While reading Stephen L. Morgan and Christopher Winship's book Counterfactuals and Causal Inference, I came across the following statement:
“In general, regression models do not offer consistent estimates of the average treatment effect when causal heterogeneity is present.” (p. 148) 
The argument is that linear regression estimates implcitly use a weighting that is likely to be wrong. Consider an example in which the units can be divided into three strata (small, medium and large). Assume the effect of treatment differs between the strata: Treating large units have a larger effect than treating small and medium units. We also assume that there are more medium units than small and large units. The overall average effect of treatment is the average of the treatment effects in the different strata. Since there may be more of some units than others, the overall average must be weighted. If most units are medium, then the results for this group should be given more weight when calculating the overall average effect. For each strata the treatment effects is weighted by the number of units it contains realtive to the overall number of units and we get the average effects of treatment. This sounds both intuitive and correct.

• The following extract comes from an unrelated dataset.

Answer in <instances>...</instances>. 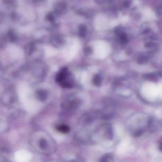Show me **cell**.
<instances>
[{"instance_id":"11","label":"cell","mask_w":162,"mask_h":162,"mask_svg":"<svg viewBox=\"0 0 162 162\" xmlns=\"http://www.w3.org/2000/svg\"><path fill=\"white\" fill-rule=\"evenodd\" d=\"M112 156L110 154H107L105 156H104L102 159L101 161L103 162H107V161H110V159H112Z\"/></svg>"},{"instance_id":"14","label":"cell","mask_w":162,"mask_h":162,"mask_svg":"<svg viewBox=\"0 0 162 162\" xmlns=\"http://www.w3.org/2000/svg\"><path fill=\"white\" fill-rule=\"evenodd\" d=\"M153 46H154V43H153L152 42H148L145 45V47L146 48H148L152 47Z\"/></svg>"},{"instance_id":"19","label":"cell","mask_w":162,"mask_h":162,"mask_svg":"<svg viewBox=\"0 0 162 162\" xmlns=\"http://www.w3.org/2000/svg\"><path fill=\"white\" fill-rule=\"evenodd\" d=\"M160 148L161 149V150L162 151V143H161L160 145Z\"/></svg>"},{"instance_id":"6","label":"cell","mask_w":162,"mask_h":162,"mask_svg":"<svg viewBox=\"0 0 162 162\" xmlns=\"http://www.w3.org/2000/svg\"><path fill=\"white\" fill-rule=\"evenodd\" d=\"M148 58L144 55L140 56L137 59V62L140 64L146 63L148 62Z\"/></svg>"},{"instance_id":"5","label":"cell","mask_w":162,"mask_h":162,"mask_svg":"<svg viewBox=\"0 0 162 162\" xmlns=\"http://www.w3.org/2000/svg\"><path fill=\"white\" fill-rule=\"evenodd\" d=\"M37 97L39 100L44 101L47 98V94L46 91L44 90H40L37 94Z\"/></svg>"},{"instance_id":"16","label":"cell","mask_w":162,"mask_h":162,"mask_svg":"<svg viewBox=\"0 0 162 162\" xmlns=\"http://www.w3.org/2000/svg\"><path fill=\"white\" fill-rule=\"evenodd\" d=\"M48 20H49V21H52L54 18L53 17L52 15L50 14H49V15L47 17Z\"/></svg>"},{"instance_id":"8","label":"cell","mask_w":162,"mask_h":162,"mask_svg":"<svg viewBox=\"0 0 162 162\" xmlns=\"http://www.w3.org/2000/svg\"><path fill=\"white\" fill-rule=\"evenodd\" d=\"M86 30H87V29L84 25H81L79 26V34L80 37H82V38L84 37L86 35Z\"/></svg>"},{"instance_id":"17","label":"cell","mask_w":162,"mask_h":162,"mask_svg":"<svg viewBox=\"0 0 162 162\" xmlns=\"http://www.w3.org/2000/svg\"><path fill=\"white\" fill-rule=\"evenodd\" d=\"M142 134V131H139L136 133L135 136H140Z\"/></svg>"},{"instance_id":"10","label":"cell","mask_w":162,"mask_h":162,"mask_svg":"<svg viewBox=\"0 0 162 162\" xmlns=\"http://www.w3.org/2000/svg\"><path fill=\"white\" fill-rule=\"evenodd\" d=\"M40 146L41 149H45L47 146V143L46 140L44 139H41L40 141Z\"/></svg>"},{"instance_id":"9","label":"cell","mask_w":162,"mask_h":162,"mask_svg":"<svg viewBox=\"0 0 162 162\" xmlns=\"http://www.w3.org/2000/svg\"><path fill=\"white\" fill-rule=\"evenodd\" d=\"M145 79H148L150 81H154L156 79L157 76L156 75L154 74H146L144 76Z\"/></svg>"},{"instance_id":"12","label":"cell","mask_w":162,"mask_h":162,"mask_svg":"<svg viewBox=\"0 0 162 162\" xmlns=\"http://www.w3.org/2000/svg\"><path fill=\"white\" fill-rule=\"evenodd\" d=\"M131 3V0H124L123 2V6L125 8H128L130 6Z\"/></svg>"},{"instance_id":"15","label":"cell","mask_w":162,"mask_h":162,"mask_svg":"<svg viewBox=\"0 0 162 162\" xmlns=\"http://www.w3.org/2000/svg\"><path fill=\"white\" fill-rule=\"evenodd\" d=\"M157 12L159 15H162V6H160L157 8Z\"/></svg>"},{"instance_id":"18","label":"cell","mask_w":162,"mask_h":162,"mask_svg":"<svg viewBox=\"0 0 162 162\" xmlns=\"http://www.w3.org/2000/svg\"><path fill=\"white\" fill-rule=\"evenodd\" d=\"M104 0H96V1H97L99 3H101L103 2Z\"/></svg>"},{"instance_id":"3","label":"cell","mask_w":162,"mask_h":162,"mask_svg":"<svg viewBox=\"0 0 162 162\" xmlns=\"http://www.w3.org/2000/svg\"><path fill=\"white\" fill-rule=\"evenodd\" d=\"M57 130L63 133H68L70 132V128L69 126L66 125H59L56 128Z\"/></svg>"},{"instance_id":"2","label":"cell","mask_w":162,"mask_h":162,"mask_svg":"<svg viewBox=\"0 0 162 162\" xmlns=\"http://www.w3.org/2000/svg\"><path fill=\"white\" fill-rule=\"evenodd\" d=\"M56 12L58 14H63L66 12L67 4L65 1H58L54 6Z\"/></svg>"},{"instance_id":"1","label":"cell","mask_w":162,"mask_h":162,"mask_svg":"<svg viewBox=\"0 0 162 162\" xmlns=\"http://www.w3.org/2000/svg\"><path fill=\"white\" fill-rule=\"evenodd\" d=\"M56 81L60 86L65 88H71L73 86L71 74L66 68L62 69L58 73L56 77Z\"/></svg>"},{"instance_id":"7","label":"cell","mask_w":162,"mask_h":162,"mask_svg":"<svg viewBox=\"0 0 162 162\" xmlns=\"http://www.w3.org/2000/svg\"><path fill=\"white\" fill-rule=\"evenodd\" d=\"M119 36L120 41L121 43L122 44H127L128 42V37L127 35L124 33L122 32L119 35Z\"/></svg>"},{"instance_id":"13","label":"cell","mask_w":162,"mask_h":162,"mask_svg":"<svg viewBox=\"0 0 162 162\" xmlns=\"http://www.w3.org/2000/svg\"><path fill=\"white\" fill-rule=\"evenodd\" d=\"M84 52L86 55H90V54H91V48L90 47H87L85 48L84 50Z\"/></svg>"},{"instance_id":"4","label":"cell","mask_w":162,"mask_h":162,"mask_svg":"<svg viewBox=\"0 0 162 162\" xmlns=\"http://www.w3.org/2000/svg\"><path fill=\"white\" fill-rule=\"evenodd\" d=\"M93 83L96 86H100L101 84L102 78L99 74H96L93 78Z\"/></svg>"}]
</instances>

What happens if we use regression to estimate the treatment effect instead of the stratified weighting described above. Using the same data one may try a linear regression to find the effect of treatment in a model that accounts for different effects in different strata (i.e. one includes dummy variables for each strata except for one). Interestingly this kind of regression implicitly uses a different weighting than the stratified maching described above. According to Morgan and Winship, the linear regression estimate implicitly include the variance of the treatment variable within each stratum when constructing the weight (p. 144). If treatment is binary, the variance is p(1-p) where p is the probability that a unit will receive treatment. The variance is highest when p=0.5 (see figure below). In short, linear regression does not only use the number of units in the strata to weight the results, but also the conditional variance. The big question, of course, is whether this weighting procedure correct results.



According to Morgan and Winship, the answer is most likely no. In order to give correct results the propensity to receive treatment has to be the same in each strata or the stratum specific effect must be the same for each strata (p. 148). Morgan and Winship claim that the first is almost never true because the purpose of controlling for the strata in the regression is that they have different propensities to get the treatment. I have to admit I was not convinced by this since the justification for including the strata could be that the units respond differently once they get treatment, not that there is a difference in the propensity to get treatment in the different strata. True, sometimes the problem is that different groups have different probabilities of receiving treatment, but not always? I may be mistaken here, but I do not want to just accept it right away. The second is more likely to be false: One often suspects that different strata respond differently to the same treatment. If this is captured by the model, it does not creat a problem, but if one uses a linear regression and there is non-linear heterogeneity, one may end up with very wrong results.

While accepting that this implicit weighting can create problems for regression estimates, I am slightly more uncertain both about how often the problem will occur and to what extent it will create problems when one of the conditions are not fulfilled. Morgan and Winship provide some helpful calculations showing that it is possible to get estimates that are very wrong. This is interesting, but the possibility does not demonstrate its generality.